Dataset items
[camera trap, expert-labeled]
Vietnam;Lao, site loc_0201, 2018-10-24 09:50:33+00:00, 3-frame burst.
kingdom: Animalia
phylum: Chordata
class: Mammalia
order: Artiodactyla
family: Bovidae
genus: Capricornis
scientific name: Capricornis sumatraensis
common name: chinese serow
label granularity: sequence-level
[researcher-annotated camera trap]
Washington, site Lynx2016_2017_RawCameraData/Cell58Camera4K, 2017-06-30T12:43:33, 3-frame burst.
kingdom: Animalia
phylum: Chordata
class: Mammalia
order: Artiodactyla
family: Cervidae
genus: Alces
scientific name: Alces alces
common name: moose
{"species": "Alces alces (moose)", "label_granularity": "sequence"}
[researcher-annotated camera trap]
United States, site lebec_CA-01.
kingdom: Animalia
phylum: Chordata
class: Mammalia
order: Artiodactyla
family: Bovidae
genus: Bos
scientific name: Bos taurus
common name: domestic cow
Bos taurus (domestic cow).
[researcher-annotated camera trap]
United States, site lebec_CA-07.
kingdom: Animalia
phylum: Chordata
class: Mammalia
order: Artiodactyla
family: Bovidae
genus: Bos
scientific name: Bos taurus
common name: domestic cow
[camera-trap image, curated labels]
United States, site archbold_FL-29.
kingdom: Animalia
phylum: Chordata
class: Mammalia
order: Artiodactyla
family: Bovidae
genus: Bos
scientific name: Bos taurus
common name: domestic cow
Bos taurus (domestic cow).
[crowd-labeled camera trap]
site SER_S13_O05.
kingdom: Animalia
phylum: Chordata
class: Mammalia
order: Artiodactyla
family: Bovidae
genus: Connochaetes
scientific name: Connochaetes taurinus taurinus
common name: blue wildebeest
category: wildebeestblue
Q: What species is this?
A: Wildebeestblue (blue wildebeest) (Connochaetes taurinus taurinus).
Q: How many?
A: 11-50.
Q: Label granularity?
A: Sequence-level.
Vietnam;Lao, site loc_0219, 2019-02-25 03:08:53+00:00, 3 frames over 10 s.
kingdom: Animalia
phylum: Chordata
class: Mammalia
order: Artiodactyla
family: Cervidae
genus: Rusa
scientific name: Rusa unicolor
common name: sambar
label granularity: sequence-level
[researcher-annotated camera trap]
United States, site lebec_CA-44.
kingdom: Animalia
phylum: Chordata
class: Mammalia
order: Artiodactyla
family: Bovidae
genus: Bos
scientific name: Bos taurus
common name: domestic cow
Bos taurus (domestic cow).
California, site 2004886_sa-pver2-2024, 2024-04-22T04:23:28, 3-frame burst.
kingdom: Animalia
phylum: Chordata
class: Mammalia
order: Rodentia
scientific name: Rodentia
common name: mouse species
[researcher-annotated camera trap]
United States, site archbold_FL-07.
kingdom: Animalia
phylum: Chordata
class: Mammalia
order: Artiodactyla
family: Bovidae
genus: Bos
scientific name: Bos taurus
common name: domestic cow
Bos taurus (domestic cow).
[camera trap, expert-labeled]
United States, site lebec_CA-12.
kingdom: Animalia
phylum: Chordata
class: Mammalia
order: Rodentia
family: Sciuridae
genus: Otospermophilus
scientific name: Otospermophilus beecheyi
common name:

§ **ACTIVITY**
Line by line, output the records exactly as given.

§ **SOLUTION**
[camera trap, expert-labeled]
Vietnam;Lao, site loc_0201, 2018-10-24 09:50:33+00:00, 3-frame burst.
kingdom: Animalia
phylum: Chordata
class: Mammalia
order: Artiodactyla
family: Bovidae
genus: Capricornis
scientific name: Capricornis sumatraensis
common name: chinese serow
label granularity: sequence-level
[researcher-annotated camera trap]
Washington, site Lynx2016_2017_RawCameraData/Cell58Camera4K, 2017-06-30T12:43:33, 3-frame burst.
kingdom: Animalia
phylum: Chordata
class: Mammalia
order: Artiodactyla
family: Cervidae
genus: Alces
scientific name: Alces alces
common name: moose
{"species": "Alces alces (moose)", "label_granularity": "sequence"}
[researcher-annotated camera trap]
United States, site lebec_CA-01.
kingdom: Animalia
phylum: Chordata
class: Mammalia
order: Artiodactyla
family: Bovidae
genus: Bos
scientific name: Bos taurus
common name: domestic cow
Bos taurus (domestic cow).
[researcher-annotated camera trap]
United States, site lebec_CA-07.
kingdom: Animalia
phylum: Chordata
class: Mammalia
order: Artiodactyla
family: Bovidae
genus: Bos
scientific name: Bos taurus
common name: domestic cow
[camera-trap image, curated labels]
United States, site archbold_FL-29.
kingdom: Animalia
phylum: Chordata
class: Mammalia
order: Artiodactyla
family: Bovidae
genus: Bos
scientific name: Bos taurus
common name: domestic cow
Bos taurus (domestic cow).
[crowd-labeled camera trap]
site SER_S13_O05.
kingdom: Animalia
phylum: Chordata
class: Mammalia
order: Artiodactyla
family: Bovidae
genus: Connochaetes
scientific name: Connochaetes taurinus taurinus
common name: blue wildebeest
category: wildebeestblue
Q: What species is this?
A: Wildebeestblue (blue wildebeest) (Connochaetes taurinus taurinus).
Q: How many?
A: 11-50.
Q: Label granularity?
A: Sequence-level.
Vietnam;Lao, site loc_0219, 2019-02-25 03:08:53+00:00, 3 frames over 10 s.
kingdom: Animalia
phylum: Chordata
class: Mammalia
order: Artiodactyla
family: Cervidae
genus: Rusa
scientific name: Rusa unicolor
common name: sambar
label granularity: sequence-level
[researcher-annotated camera trap]
United States, site lebec_CA-44.
kingdom: Animalia
phylum: Chordata
class: Mammalia
order: Artiodactyla
family: Bovidae
genus: Bos
scientific name: Bos taurus
common name: domestic cow
Bos taurus (domestic cow).
California, site 2004886_sa-pver2-2024, 2024-04-22T04:23:28, 3-frame burst.
kingdom: Animalia
phylum: Chordata
class: Mammalia
order: Rodentia
scientific name: Rodentia
common name: mouse species
[researcher-annotated camera trap]
United States, site archbold_FL-07.
kingdom: Animalia
phylum: Chordata
class: Mammalia
order: Artiodactyla
family: Bovidae
genus: Bos
scientific name: Bos taurus
common name: domestic cow
Bos taurus (domestic cow).
[camera trap, expert-labeled]
United States, site lebec_CA-12.
kingdom: Animalia
phylum: Chordata
class: Mammalia
order: Rodentia
family: Sciuridae
genus: Otospermophilus
scientific name: Otospermophilus beecheyi
common name:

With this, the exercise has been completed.